▸ 原文节选
++++++++

Use this file to discover all available pages before exploring further.

Oracle AI 数据库支持 AI 工作负载,您可以在其中按含义(语义)而非仅关键词查询数据。它在一个系统中结合了对非结构化内容的语义搜索对业务数据的关系过滤——因此您可以构建检索工作流(如 RAG),而无需引入单独的向量数据库或将数据分散在多个平台上。 本指南演示如何使用 OracleVS(Oracle AI 向量搜索的 LangChain 向量存储集成)来:
  • 将文档和嵌入导入 Oracle
  • 运行相似性搜索
  • 创建 HNSW 和 IVF 索引
  • 应用元数据过滤器以进行高级检索
  • 在 Oracle Database 26ai 中启用混合搜索(关键词 + 语义)
  • 使用 Oracle Text 运行全文搜索

先决条件

安装 langchain-oracledbpython-oracledb 驱动程序将作为依赖项自动安装。
pip install -qU langchain-oracledb

连接到 Oracle 数据库

以下示例代码将展示如何连接到 Oracle 数据库。默认情况下,python-oracledb 以‘Thin’模式运行,直接连接到 Oracle 数据库。此模式不需要 Oracle 客户端库。但是,当 python-oracledb 使用它们时,有一些额外的功能可用。当使用 Oracle 客户端库时,python-oracledb 被称为处于‘Thick’模式。两种模式都具有全面的功能,支持 Python 数据库 API v2.0 规范。请参阅以下 指南,其中介绍了每种模式支持的功能。如果您无法使用 thin-mode,可能需要切换到 thick-mode。
import oracledb

# Please update with your username, password, hostname, port and service_name
username = "<username>"
password = "<password>"
dsn = "<hostname>:<port>/<service_name>"

connection = oracledb.connect(user=username, password=password, dsn=dsn)
print("Connection successful!")

导入所需的依赖项

from langchain_oracledb.vectorstores import oraclevs
from langchain_oracledb.vectorstores.oraclevs import OracleVS
from langchain_community.vectorstores.utils import DistanceStrategy
from langchain_core.documents import Document
from langchain_huggingface import HuggingFaceEmbeddings

加载文档

# Define a list of documents (The examples below are 5 random documents from Oracle Concepts Manual )

++++++++

▸ 练习任务
1 > 原文节选的项目符号列表说明了本指南用 OracleVS 演示的内容。请逐条列出其中所有操作。
2 > 把原文节选中的“默认情况下,python-oracledb 以‘Thin’模式运行,直接连接到 Oracle 数据库。”译成英文。
3 > 将原文节选中以“以下示例代码将展示如何连接到 Oracle 数据库”开头的段落改写成要点列表,保留主要事实。

▸ 数据条目

++++++++

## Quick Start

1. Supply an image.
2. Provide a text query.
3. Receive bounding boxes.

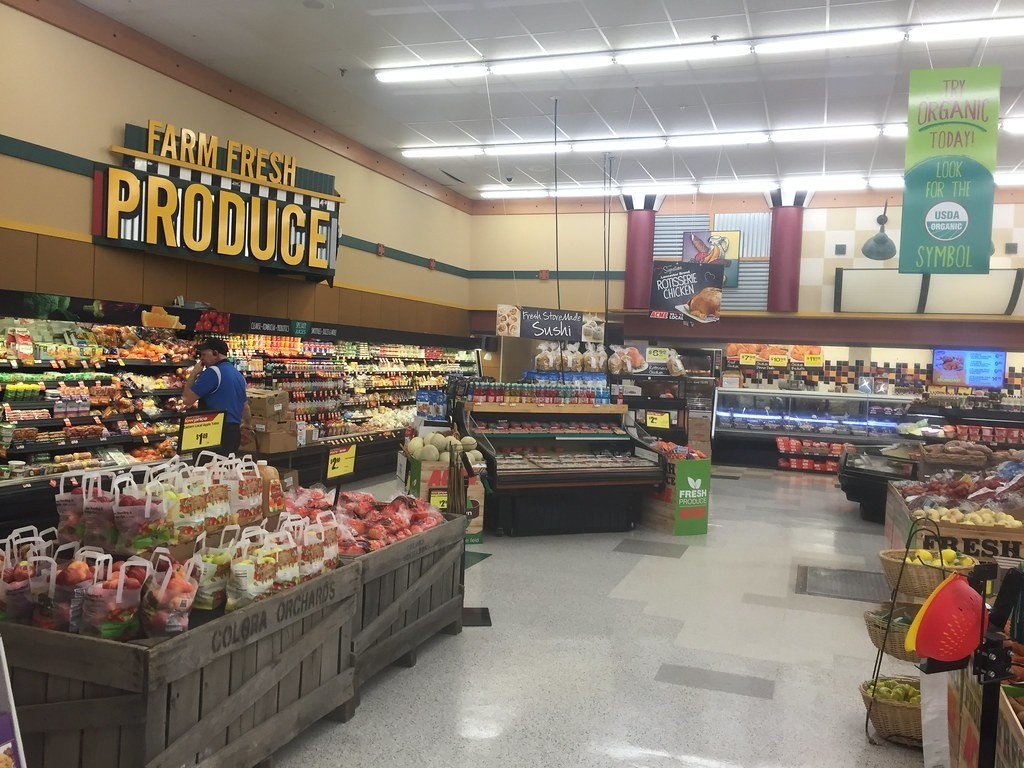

++++++++

▸ 参考解答
1 >
- 将文档和嵌入导入 Oracle
- 运行相似性搜索
- 创建 HNSW 和 IVF 索引
- 应用元数据过滤器以进行高级检索
- 在 Oracle Database 26ai 中启用混合搜索(关键词 + 语义)
- 使用 Oracle Text 运行全文搜索

2 > By default, python-oracledb runs in "Thin" mode, connecting directly to Oracle Database.

3 >
- 示例代码演示如何连接 Oracle 数据库。
- python-oracledb 默认以 Thin 模式运行,直接连接数据库,不需要 Oracle 客户端库。
- 使用 Oracle 客户端库时称为 Thick 模式,可获得一些额外功能。
- 两种模式功能都很全面,均支持 Python 数据库 API v2.0 规范。
- 有指南介绍每种模式支持的功能。
- 无法使用 thin 模式时,可能需要切换到 thick 模式。